Со временем церковь начала отрицательно относится к бесконтрольному увеличением произведений. В 1674 г. выходит указ патриарха Иоакима, в котором рассказывается о том, что «многие торговые люди, резав на досках, печатают на бумаге листы икон святых изображения, инии же велми неискусние и неумеющие иконного мастерства делают рези странно, и печатают на листах бумажных развращенно образ Спасителя нашего Иисуса Христа и пресвятые Богородицы, и небесных сил святых угодников Божиих, которые ни малого подобия первообразных лиц являют». Этим наносится церкви и почитаемым иконам «укор» и «изображенным лицам святым бесчестие». Народ покупает эти «печатные листы» и украшает ими «храмины, избы, клети и сени» не для «почитания образов святых», а ради пригожества (украшения). Кроме того, идет торговля «печатными немецкими листами», изготовленными «еретиками Лютерами и Кальвинами по своему их проклятому мнению, неистово и неправо». Патриарх напоминает, что «издревле заповедано и утверждено писати на досках, а не на листах». В указе запрещалось впредь печатать и торговать такого рода произведениями, иначе «быти от Великих Государей в жестоком наказании», сами листы истреблять, а сверх того штрафовать на «большую пеню». В Соборном постановлении 1684 г. повторяется запрет продавать у Спасских ворот в Москве «выписки из книг Божьего писания»[83].
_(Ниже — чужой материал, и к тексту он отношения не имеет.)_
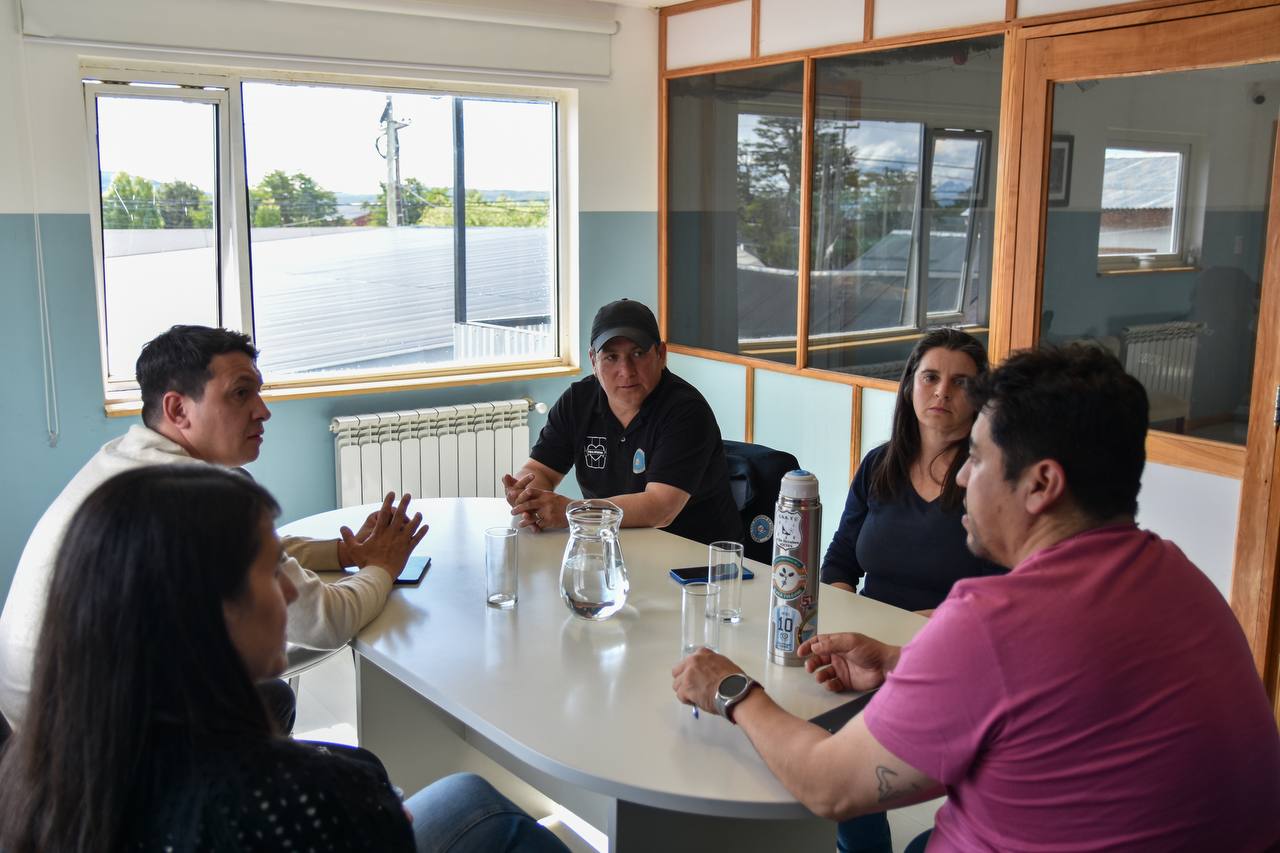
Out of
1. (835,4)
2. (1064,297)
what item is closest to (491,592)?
(1064,297)

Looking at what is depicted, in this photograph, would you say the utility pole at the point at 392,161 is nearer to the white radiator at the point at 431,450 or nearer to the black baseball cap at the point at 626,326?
the white radiator at the point at 431,450

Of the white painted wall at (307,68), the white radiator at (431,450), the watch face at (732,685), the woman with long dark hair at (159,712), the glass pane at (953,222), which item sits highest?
the white painted wall at (307,68)

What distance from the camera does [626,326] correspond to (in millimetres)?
2748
Возможно, вследствие этого или по причине, но тематика лубка стала расширяться. Постепенно отойдя от положения иллюстрации в книге и религиозной тематики, лубок обрел свой собственный независимый язык повествования — «лубочная ”тетрадка” репрезентирует художественные образы, основанные на соединение повествования изобразительного и словесного»[84]. Прямой путь от религиозных гравюр ведет к лубку как самостоятельному жанру и яркому явлению XVIII—начала XIX в, появляется произведения на светскую тематику и даже непристойные и неблаговидные сюжеты. Лубок был резко оппозиционен официальному академическому искусству, ориентировался на вкусы простонародья, был сюжетно занимателен и ярок. Примером может служить чудесный лубок «Охотник медведя колет, а собаки грызут» (Приложение 10)[85].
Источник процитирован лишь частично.